Close behind those traveling to Las Cruces for care are activists like prominent anti-abortion advocate Mark Lee Dickson, who helped Texas towns ban abortion before Roe. v Wade was overturned. The ordinances he championed served as the model for Texas legislation that severely limited when an abortion could be performed, which the Supreme Court declined to block.
Now, Dickson hopes to eliminate some of the next closest options as he tries to expand city abortion bans to conservative-leaning New Mexico towns.
“Southeast New Mexico feels a lot like Texas,” Dickson told the Tribune.
Aware of the looming threat, local leaders and abortion clinics opening in New Mexico remain confident that protections in the state constitution will prevent Dickson from gaining ground.
“We don’t need any outsiders coming here to try to mess with our autonomy and our capacity to shape our own families,” Lara Cadena said. “So when I hear all these activists coming over, I say, ‘Bring it.’”

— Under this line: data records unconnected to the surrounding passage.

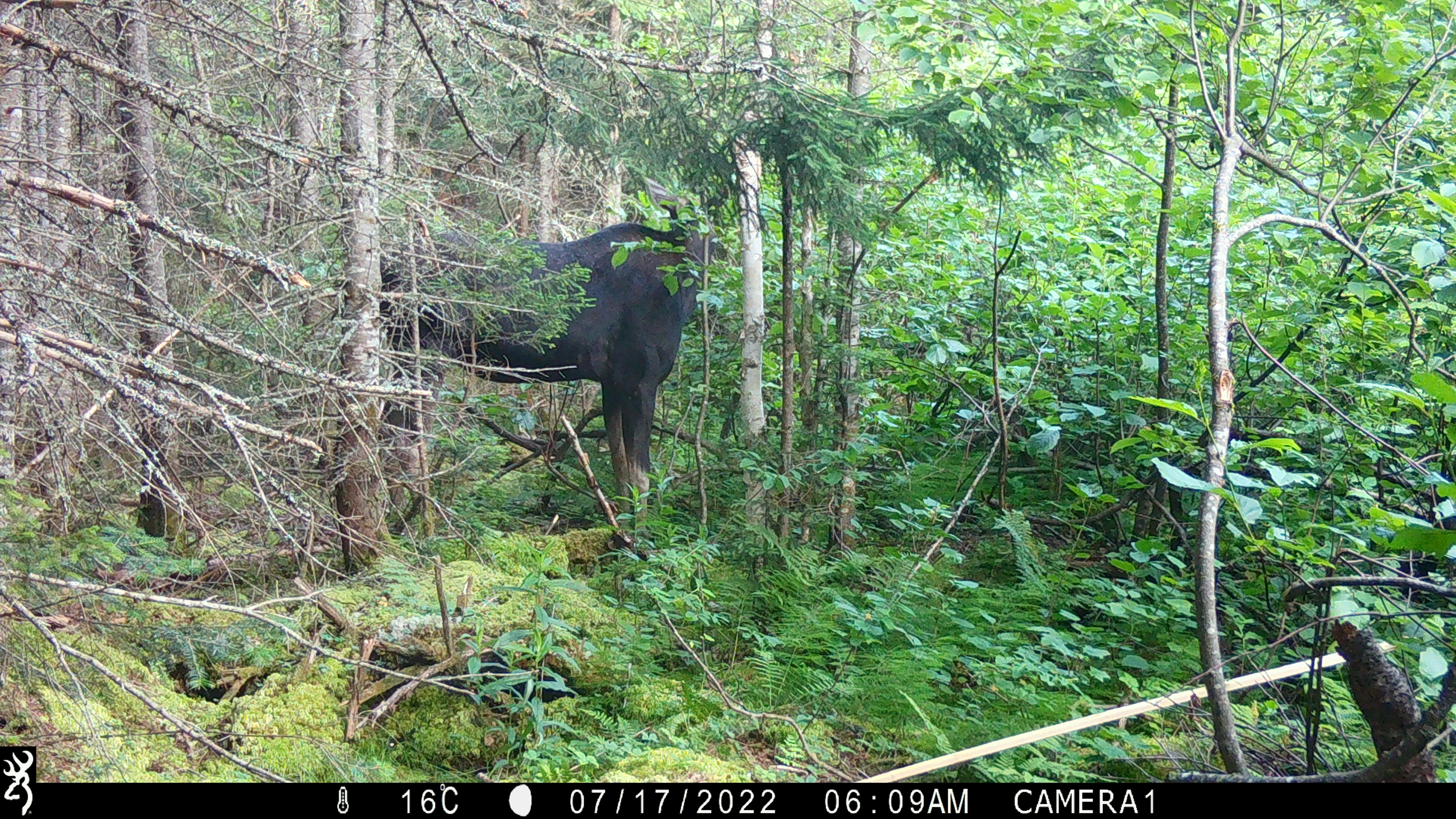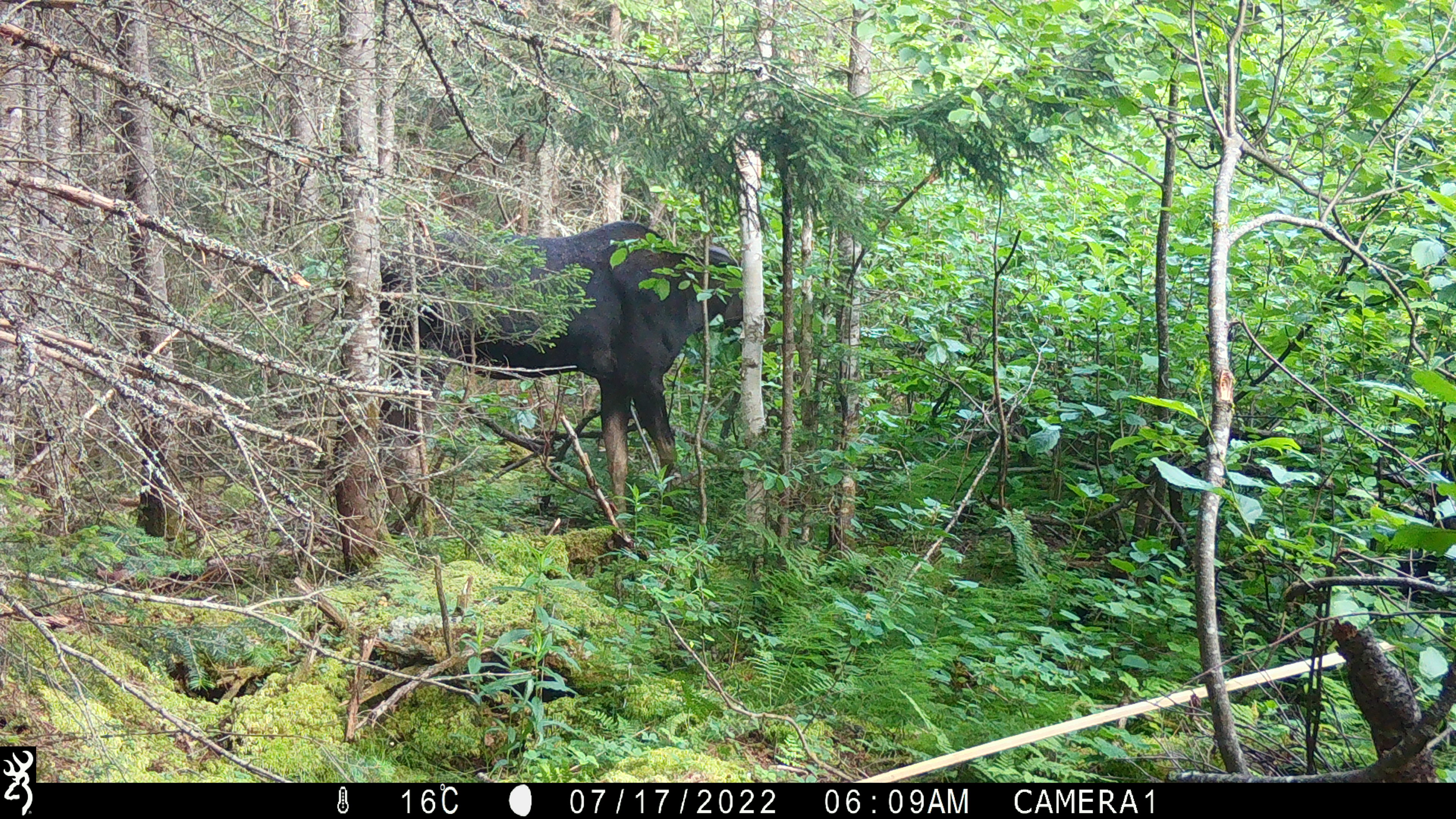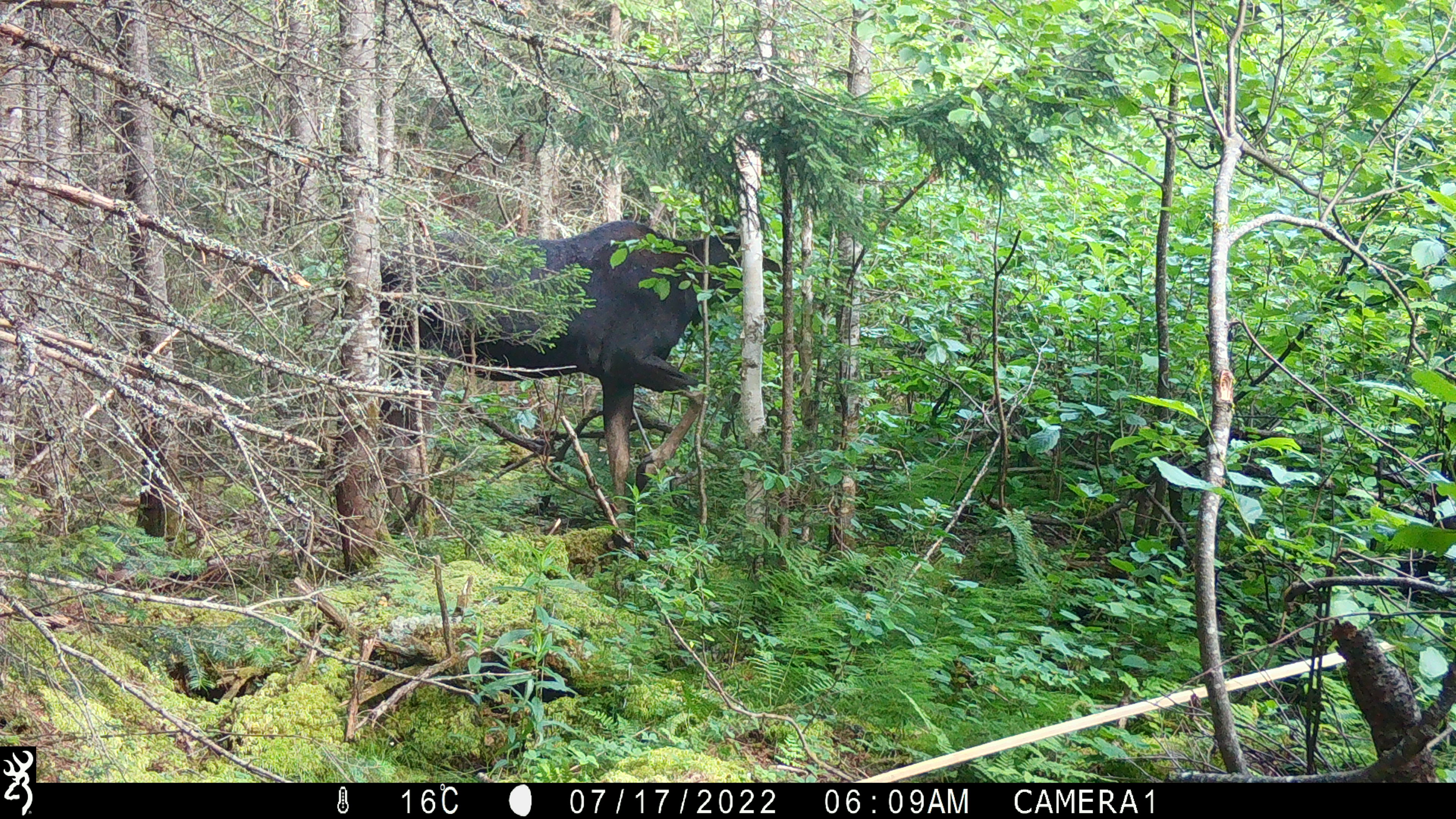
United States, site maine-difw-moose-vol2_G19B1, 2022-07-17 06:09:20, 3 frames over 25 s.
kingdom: Animalia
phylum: Chordata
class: Mammalia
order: Artiodactyla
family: Cervidae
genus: Alces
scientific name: Alces alces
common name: moose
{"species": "moose (Alces alces)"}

Dickson isn’t oblivious to the legal and political barriers he’ll face in a state that leans Democratic.
“No matter what state we’re looking at, there’s a way to do this. And sometimes it’s a matter of challenging laws. I mean, that’s how we’ve gotten where we’re at today,” he said.
[…]
In addition to the opening of Pink House West — the new iteration of the now-closed Jackson Women’s Health Organization — New Mexico communities along the Texas border likely will see another health care clinic providing abortions with the arrival of Whole Woman’s Health. The provider recently closed the doors to its four clinics in Texas. Whole Woman’s Health plans to open somewhere just across the border to serve Texans traveling for abortions.

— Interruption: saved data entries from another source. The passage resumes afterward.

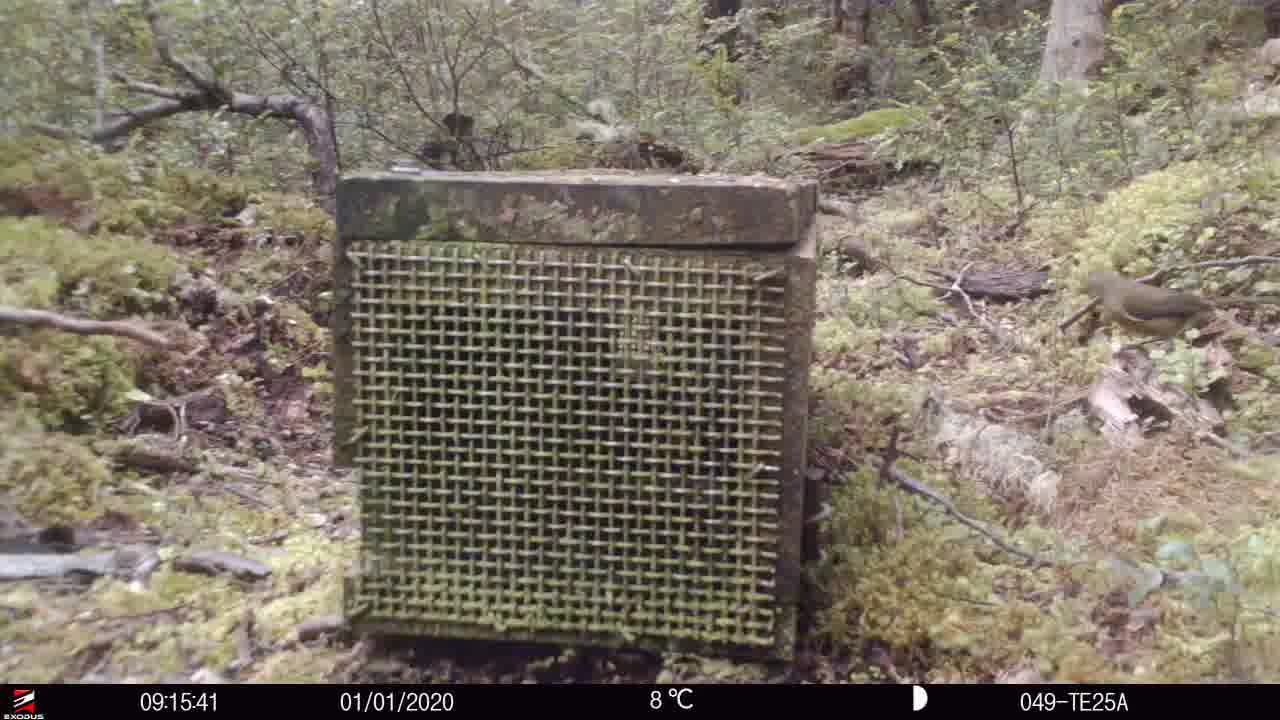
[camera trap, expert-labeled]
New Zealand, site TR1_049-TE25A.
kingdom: Animalia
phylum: Chordata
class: Aves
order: Passeriformes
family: Meliphagidae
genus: Anthornis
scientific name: Anthornis melanura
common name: new zealand bellbird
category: bellbird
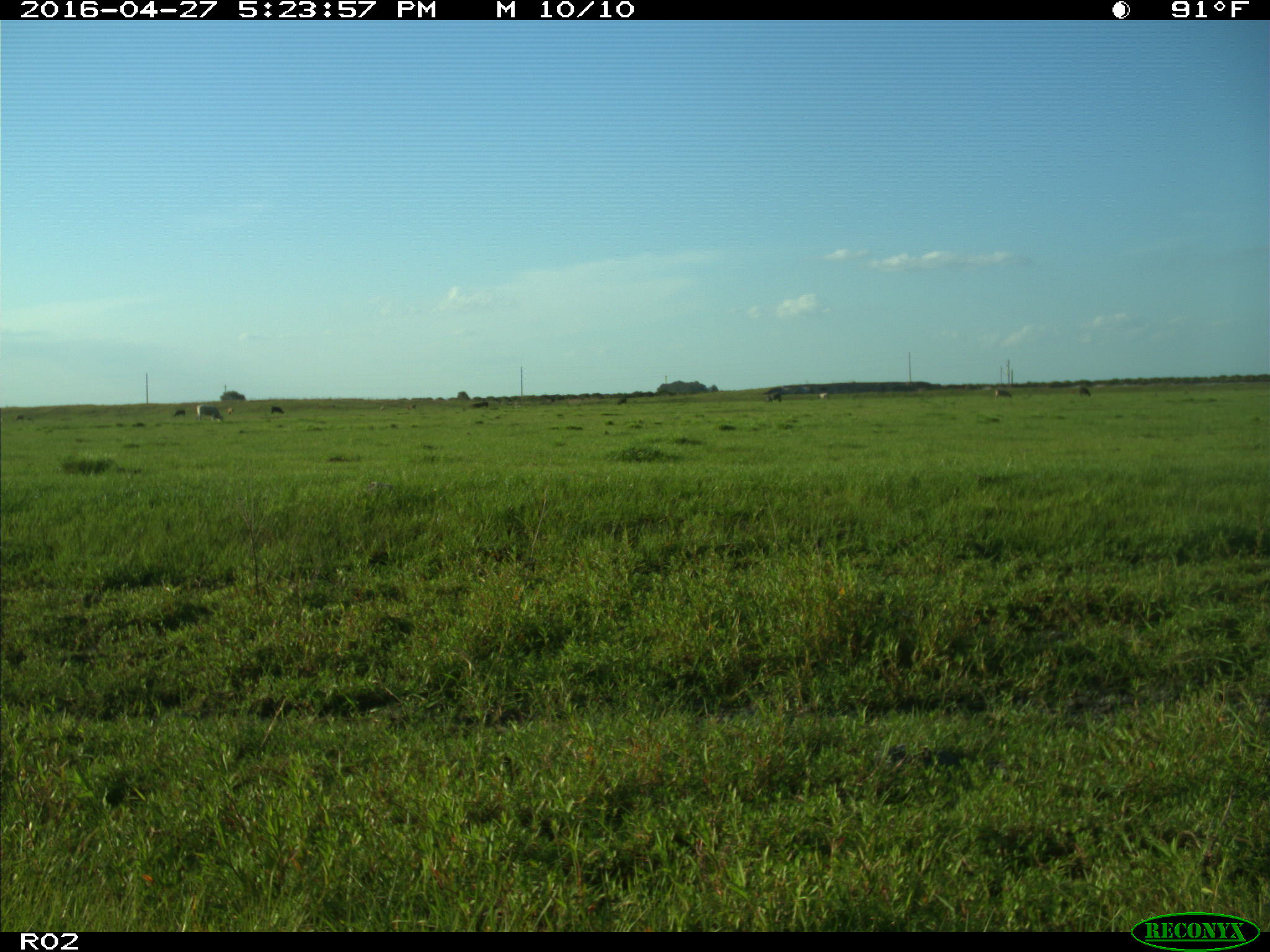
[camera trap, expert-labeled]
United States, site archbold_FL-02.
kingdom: Animalia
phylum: Chordata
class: Mammalia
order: Artiodactyla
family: Bovidae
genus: Bos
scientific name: Bos taurus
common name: domestic cow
Bos taurus (domestic cow).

Amy Hagstrom Miller, the organization’s president and CEO, told The Texas Tribune that the continued efforts to curtail abortion rights have provided her team with lots of experience on how to best combat anti-abortion regulations.
And she has some advice for New Mexicans who can anticipate the full force of Texas’ anti-abortion advocates: Do “not concede any small thing.”

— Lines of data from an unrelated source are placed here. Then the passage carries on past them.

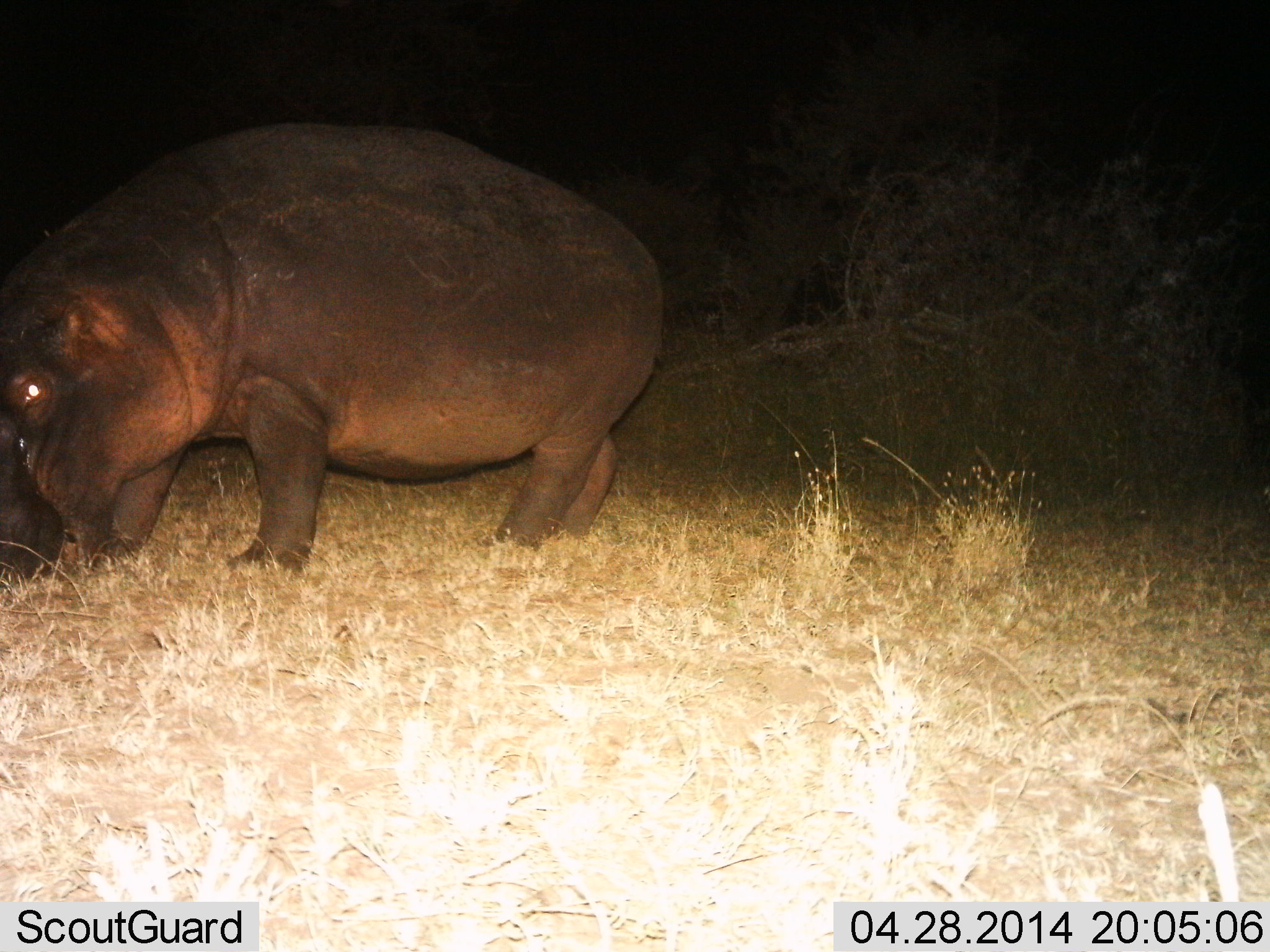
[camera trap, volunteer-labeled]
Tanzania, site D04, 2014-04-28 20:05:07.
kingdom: Animalia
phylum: Chordata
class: Mammalia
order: Artiodactyla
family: Hippopotamidae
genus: Hippopotamus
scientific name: Hippopotamus amphibius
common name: hippopotamus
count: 1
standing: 40%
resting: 0%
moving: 20%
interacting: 0%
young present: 0%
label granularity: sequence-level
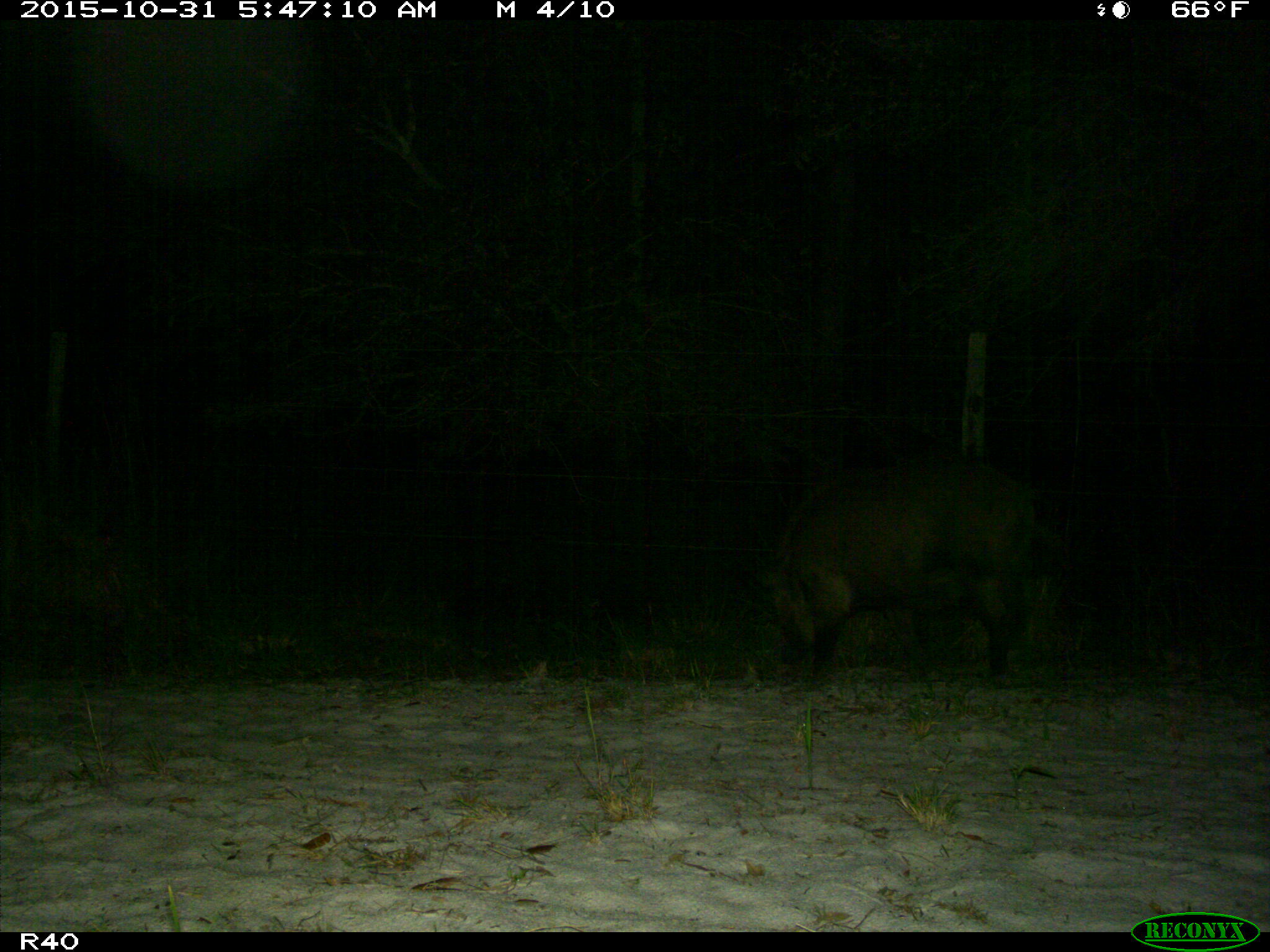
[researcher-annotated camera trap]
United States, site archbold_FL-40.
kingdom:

She pointed to Texas’ previous six-week ban and 24-hour waiting period that Republican legislators once presented as compromises.
“It’s a strategy to make the next restriction they decide to introduce sound reasonable,” Hagstrom Miller said.
See here for some background. The rest of the story goes into some history and the lay of the law in New Mexico, which offers some firm protections for pregnant people, including a prohibition on cities passing their own anti-abortion laws. I’m nobody’s expert on New Mexico, but if the folks there are confident in their ability to maintain their current course, I have no grounds to disagree. That said, let the record show me in full agreement with Amy Hagstrom Miller: Don’t concede an inch to these bastards. Fight them every step of the way, and send them home losers. It’s the only way to be sure.